As the Podcast is in Italian, here a summary of my key answers. My starting point was something I have observed across multiple transformations. Traditional HR technology was, for most of its history, a late arrival — built to record what had already happened, to manage numbers and administrative transactions. AI is structurally different because it works with language: it reads context, pulls inferences, recognises patterns in everyday communication. That single shift has profound consequences for what HR professionals actually do, and for the skills they need to do it well.
The discomfort I see in the profession right now is real and worth naming honestly. AI is targeting precisely the relational, experience-based expertise that HR has traditionally positioned as its core value. That is uncomfortable. But I'd rather treat it as a signal than as a threat — a signal that the pivot required is not technical upskilling but something closer to what I'd call philosophical literacy: the ability to frame a context, articulate a problem well, ask the right question. When I was training early conversational tools, the thing that determined quality of output was not engineering knowledge. It was the ability to think clearly and express intent precisely. Philosophy courses, it turns out, were more useful preparation than SAP certification.
We talked through the Campari experience at some length — specifically the work we are doing on commercial capability building. The honest lesson there is that AI is an extraordinary tool for mapping what already exists inside a permeable workforce before you decide what to build or buy.
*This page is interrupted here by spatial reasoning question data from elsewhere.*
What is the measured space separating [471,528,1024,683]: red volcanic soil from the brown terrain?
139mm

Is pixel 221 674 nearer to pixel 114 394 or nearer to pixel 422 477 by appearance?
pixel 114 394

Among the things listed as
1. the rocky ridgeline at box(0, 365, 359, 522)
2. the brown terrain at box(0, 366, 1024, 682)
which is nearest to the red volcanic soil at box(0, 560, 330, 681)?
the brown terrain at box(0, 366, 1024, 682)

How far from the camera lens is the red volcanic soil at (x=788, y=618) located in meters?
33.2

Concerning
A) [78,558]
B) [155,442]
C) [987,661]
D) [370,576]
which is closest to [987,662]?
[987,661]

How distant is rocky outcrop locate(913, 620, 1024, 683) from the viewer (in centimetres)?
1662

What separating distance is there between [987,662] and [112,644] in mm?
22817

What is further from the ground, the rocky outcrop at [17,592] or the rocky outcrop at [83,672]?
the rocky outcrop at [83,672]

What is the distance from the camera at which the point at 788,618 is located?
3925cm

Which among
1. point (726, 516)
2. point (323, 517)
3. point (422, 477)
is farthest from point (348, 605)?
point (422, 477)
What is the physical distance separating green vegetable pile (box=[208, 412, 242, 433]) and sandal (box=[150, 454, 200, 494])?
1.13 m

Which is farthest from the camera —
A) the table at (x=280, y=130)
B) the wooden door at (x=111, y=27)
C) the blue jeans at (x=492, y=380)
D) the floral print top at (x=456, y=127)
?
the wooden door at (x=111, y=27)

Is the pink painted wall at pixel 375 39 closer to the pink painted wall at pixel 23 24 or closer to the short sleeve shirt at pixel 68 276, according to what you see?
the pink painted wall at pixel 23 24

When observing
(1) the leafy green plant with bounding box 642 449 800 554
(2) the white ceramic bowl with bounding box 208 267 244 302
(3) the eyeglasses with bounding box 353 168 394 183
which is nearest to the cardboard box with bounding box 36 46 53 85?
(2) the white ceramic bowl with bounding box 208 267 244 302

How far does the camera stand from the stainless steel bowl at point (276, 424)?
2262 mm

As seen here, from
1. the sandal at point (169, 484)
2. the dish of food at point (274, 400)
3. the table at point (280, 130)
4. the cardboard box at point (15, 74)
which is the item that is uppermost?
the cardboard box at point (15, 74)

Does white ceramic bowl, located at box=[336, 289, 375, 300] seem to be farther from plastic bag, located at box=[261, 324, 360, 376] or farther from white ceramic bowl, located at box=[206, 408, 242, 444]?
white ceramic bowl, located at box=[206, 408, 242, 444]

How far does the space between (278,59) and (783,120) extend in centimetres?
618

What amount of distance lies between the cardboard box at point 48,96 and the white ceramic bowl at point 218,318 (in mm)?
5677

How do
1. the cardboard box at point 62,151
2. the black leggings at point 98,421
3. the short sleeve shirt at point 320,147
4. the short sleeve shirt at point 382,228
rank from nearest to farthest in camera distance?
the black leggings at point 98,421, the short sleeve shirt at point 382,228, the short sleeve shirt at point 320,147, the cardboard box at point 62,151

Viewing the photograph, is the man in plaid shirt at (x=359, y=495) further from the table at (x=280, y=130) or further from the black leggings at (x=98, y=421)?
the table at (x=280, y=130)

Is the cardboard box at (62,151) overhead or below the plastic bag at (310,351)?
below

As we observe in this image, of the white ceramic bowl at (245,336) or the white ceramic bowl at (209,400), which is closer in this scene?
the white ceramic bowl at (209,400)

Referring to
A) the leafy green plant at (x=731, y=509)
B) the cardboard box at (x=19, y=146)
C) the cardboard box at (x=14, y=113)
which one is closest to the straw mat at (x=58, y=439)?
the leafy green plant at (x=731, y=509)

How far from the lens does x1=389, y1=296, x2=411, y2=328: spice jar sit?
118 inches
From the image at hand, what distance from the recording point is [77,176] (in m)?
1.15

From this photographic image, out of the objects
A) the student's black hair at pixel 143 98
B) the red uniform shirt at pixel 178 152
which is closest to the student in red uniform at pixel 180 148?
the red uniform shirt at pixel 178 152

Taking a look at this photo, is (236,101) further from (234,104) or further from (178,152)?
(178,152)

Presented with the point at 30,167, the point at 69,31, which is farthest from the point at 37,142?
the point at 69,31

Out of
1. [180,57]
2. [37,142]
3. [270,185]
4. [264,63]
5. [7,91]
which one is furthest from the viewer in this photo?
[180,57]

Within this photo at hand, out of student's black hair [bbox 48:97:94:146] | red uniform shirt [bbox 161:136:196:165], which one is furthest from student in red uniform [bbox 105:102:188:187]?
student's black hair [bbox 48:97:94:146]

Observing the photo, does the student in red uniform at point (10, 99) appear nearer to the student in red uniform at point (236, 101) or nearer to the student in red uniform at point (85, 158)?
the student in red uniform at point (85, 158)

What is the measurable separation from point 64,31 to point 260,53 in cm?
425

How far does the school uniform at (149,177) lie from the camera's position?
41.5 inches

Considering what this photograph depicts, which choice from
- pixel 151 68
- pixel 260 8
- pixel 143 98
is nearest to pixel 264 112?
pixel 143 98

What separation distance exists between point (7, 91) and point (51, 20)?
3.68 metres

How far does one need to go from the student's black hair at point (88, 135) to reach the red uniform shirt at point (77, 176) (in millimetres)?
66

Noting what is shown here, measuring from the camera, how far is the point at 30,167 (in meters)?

The old model — three years of competency mapping resulting in a 100-page booklet that was obsolete the day it was printed — is not a problem of effort. It is a problem of rhythm. AI allows you to move iteratively, to focus on two or three priorities at a time rather than trying to codify everything at once.
I also flagged two failure modes I see repeatedly. The first is distraction: AI generates so much possibility that it is easy to drift away from the actual business problem you started with. The second is postponement: waiting for the "right" corporate tool while employees are already using consumer-grade AI on their phones, outside any governance structure. Both mistakes are understandable. Neither is acceptable.
The question I was most interested in — what does HR need to own in this environment — has a straightforward answer that the profession is still resisting: the redesign of work itself. Not job administration. Not position management. The foundational questions: what does work look like when AI handles an increasing portion of the cognitive load? And why would someone choose to do that work here rather than somewhere else?